### Exercise
Write out the lines of every record below word for word, leaving out the pictures.

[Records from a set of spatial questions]
◇ ◇ ◇ ◇ ◇ ◇ ◇
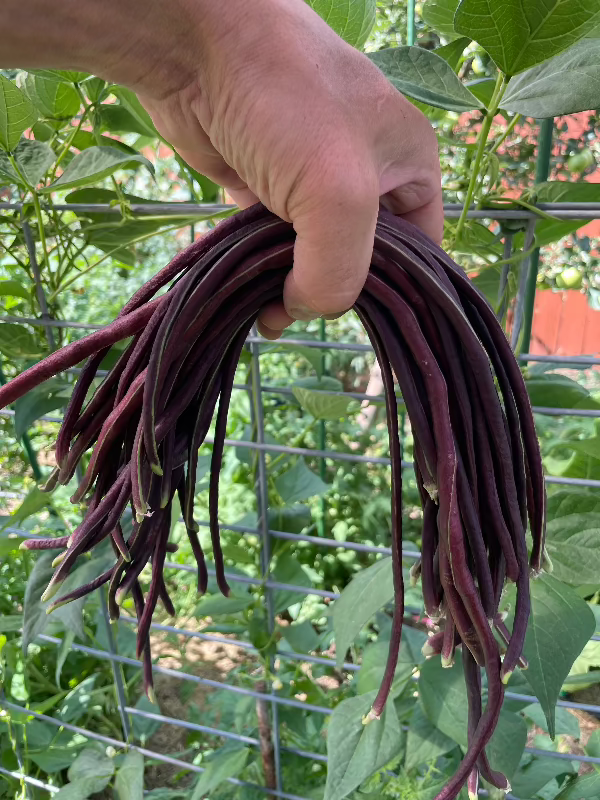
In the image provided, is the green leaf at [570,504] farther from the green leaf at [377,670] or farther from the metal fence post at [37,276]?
the metal fence post at [37,276]

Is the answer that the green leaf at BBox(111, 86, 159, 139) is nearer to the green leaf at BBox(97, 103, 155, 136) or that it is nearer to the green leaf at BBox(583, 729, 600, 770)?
the green leaf at BBox(97, 103, 155, 136)

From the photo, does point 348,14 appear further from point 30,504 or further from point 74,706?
point 74,706

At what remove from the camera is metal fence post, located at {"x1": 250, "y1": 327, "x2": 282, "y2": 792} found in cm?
63

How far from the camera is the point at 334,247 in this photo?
1.06 ft

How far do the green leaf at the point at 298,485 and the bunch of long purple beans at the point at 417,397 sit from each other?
1.10 ft

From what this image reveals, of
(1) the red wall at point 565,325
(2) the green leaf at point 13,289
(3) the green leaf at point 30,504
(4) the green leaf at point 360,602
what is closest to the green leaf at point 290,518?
(4) the green leaf at point 360,602

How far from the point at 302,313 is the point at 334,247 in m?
0.08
◇ ◇ ◇ ◇ ◇ ◇ ◇
### Response to this exercise
In the image provided, is the green leaf at [570,504] farther from the green leaf at [377,670] or farther from the metal fence post at [37,276]?
the metal fence post at [37,276]

Is the answer that the green leaf at BBox(111, 86, 159, 139) is nearer to the green leaf at BBox(97, 103, 155, 136) or that it is nearer to the green leaf at BBox(583, 729, 600, 770)?
the green leaf at BBox(97, 103, 155, 136)

From the photo, does point 348,14 appear further from point 30,504 or further from point 74,706?
point 74,706

At what remove from the camera is metal fence post, located at {"x1": 250, "y1": 327, "x2": 282, "y2": 792} found in cm?
63

How far from the camera is the point at 334,247 in this photo?
1.06 ft

How far do the green leaf at the point at 298,485 and the bunch of long purple beans at the point at 417,397 sit from each other?
1.10 ft

From what this image reveals, of
(1) the red wall at point 565,325
(2) the green leaf at point 13,289
(3) the green leaf at point 30,504
(4) the green leaf at point 360,602
what is closest to the green leaf at point 290,518?
(4) the green leaf at point 360,602

How far from the point at 302,313 is the point at 334,247 in m?
0.08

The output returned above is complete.